Said Gavin, who won his fifth Le Mans and first in nearly a decade since 2006: “Winning Le Mans is always a fairy tale story. The way everything turned out over the week, with the No. 63 Corvette having its issues and not being able to start the race… the way the team all came together and led us into the race and enabled us to have this fantastic result today, it’s just amazing.
“It’s just been one of those days where you’re waiting for something to spring up, like another hurdle to come in your way to stop you from taking a victory. It was a spectacular race for Tommy and Jordan and myself – one of those events where you’re having great races with Aston Martin, Ferrari and Porsche but in the end we were the strongest car and we ended up coming away with victory. This is my fifth victory here at Le Mans, and I’m absolutely thrilled to come back here with Corvette Racing.

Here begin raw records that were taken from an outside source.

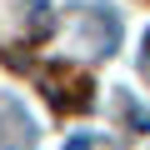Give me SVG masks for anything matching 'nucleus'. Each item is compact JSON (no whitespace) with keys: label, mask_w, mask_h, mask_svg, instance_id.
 I'll use <instances>...</instances> for the list:
<instances>
[]
</instances>
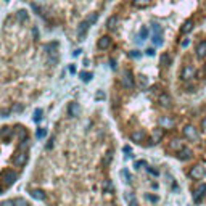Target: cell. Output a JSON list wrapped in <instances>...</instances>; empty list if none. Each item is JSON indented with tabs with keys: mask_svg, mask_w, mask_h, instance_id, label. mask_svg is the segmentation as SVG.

I’m a very happy man.”
The GTE-Am, battle, meanwhile was shaping up to only see one American entry on the podium, but wound up with two.
A last hour crash for the class-leading and erstwhile dominant No. 98 Aston Martin Vantage V8 promoted the No. 72 SMP Racing Ferrari F458 Italia to the class lead, and brought both the No. 77 Dempsey-Proton Racing Porsche 911 RSR and No. 62 Scuderia Corsa Ferrari F458 Italia onto the podium after their own scrap had been for third.
For Patrick Dempsey, it marked his first Le Mans podium in four attempts (2009, 2013, 2014) in the car he shared with past Le Mans class winner Patrick Long, Porsche’s lone American factory driver, and Le Mans debutante Marco Seefried.
Meanwhile Scuderia Corsa’s trio of Townsend Bell, Bill Sweedler and Jeff Segal podiumed in their Le Mans debut. Bell and Sweedler add the Le Mans podium to class wins at Daytona and Sebring.
Other American entries included Extreme Speed Motorsports and Krohn Racing in LMP2, both of which finished, while Riley Motorsports came up just shy of a finish in the final couple hours with gearbox issues on its mighty Dodge Viper GTS-R.